Table of Contents

Potensi Budaya

Potensi Budaya

Potensi Budaya

Budaya adalah sikap, sedangkan sumber sikap adalah kebudayaan. Agar kebudayaan dilandasi dengan sikap baik, masyarakat perlu memadukan antara idealisme dengan realisme yang pada hakekatnya merupakan perpaduan antara seni dan budaya. Ciri khas budaya masing-masing daerah tertentu (yang berbeda dengan daerah lain) merupakan sikap menghargai kebudayaan daerah sehingga menjadi keunggulan lokal. Beberapa contoh keunggulan lokal menghargai kebudayaan setempat yaitu upacara Ngaben di Bali, Malam Bainai di Sumatera Barat, Sekatenan di Yogyakarta dan Solo dan upacara adat perkawinan di berbagai daerah.
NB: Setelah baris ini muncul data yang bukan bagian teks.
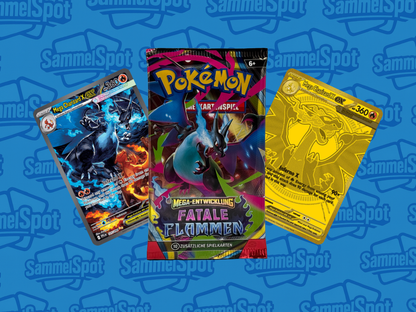Pokémon - Booster (Deutsch)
Sebagai ilustrasi dari keunggulan lokal yang diinspirasi oleh budaya, misalnya di Kabupaten Jombang Jawa Timur, telah dikenal antara lain:

  • Teater “Tombo Ati” (Ainun Najib)
  • Musik Albanjari (Hadrah)
  • Kesenian Ludruk Besutan
  • Ritualisasi Wisuda Sinden (Sendang Beji)

Potensi Historis

Keunggulan lokal dalam konsep historis merupakan potensi sejarah dalam bentuk peninggalan benda-benda purbakala maupun tradisi yang masih dilestarikan hingga saat ini. Konsep historis jika dioptimalkan pengelolaannya akan menjadi tujuan wisata yang bisa menjadi asset, bahkan menjadi keunggulan lokal dari suatu daerah tertentu. Pada potensi ini, diperlukan akulturasi terhadap nilai-nilai tradisional dengan memberi kultural baru agar terjadi perpaduan antara kepentingan tradisional dan kepentingan modern, sehingga aset atau potensi sejarah bisa menjadi aset/potensi keunggulan lokal.

Salah satu contoh keunggulan lokal yang diinspirasi oleh potensi sejarah, adalah tentang kebesaran “Kerajaan Majapahit”, antara lain : Pemerintah Kabupaten Mojokerto secara rutin menyelenggarakan Perkawinan ala Majapahit sebagai acara resmi yang disosilaisasikan kepada masyarakat;

  • Pada bulan Desember 2002, diadakan Renungan Suci Sumpah Palapa di makam Raden Sriwijaya (Desa Bejijong, Trowulan, Kab. (Mojokerto) yang dihadiri Presiden RI K.H Abdurachman Wachid;
  • Festival Budaya Majapahit yang diselenggarakan oleh Lembaga Kebudayaan dan Filsafat Javanologi dan Badan Kerjasama Organisasi Kepercayaan terhadap Tuhan Yang Maha Esa (BKOK) bekerjasama dengan Dinas Pariwisata dan Dinas P & K Kabupaten Mojokerto ( 27 Maret 2003).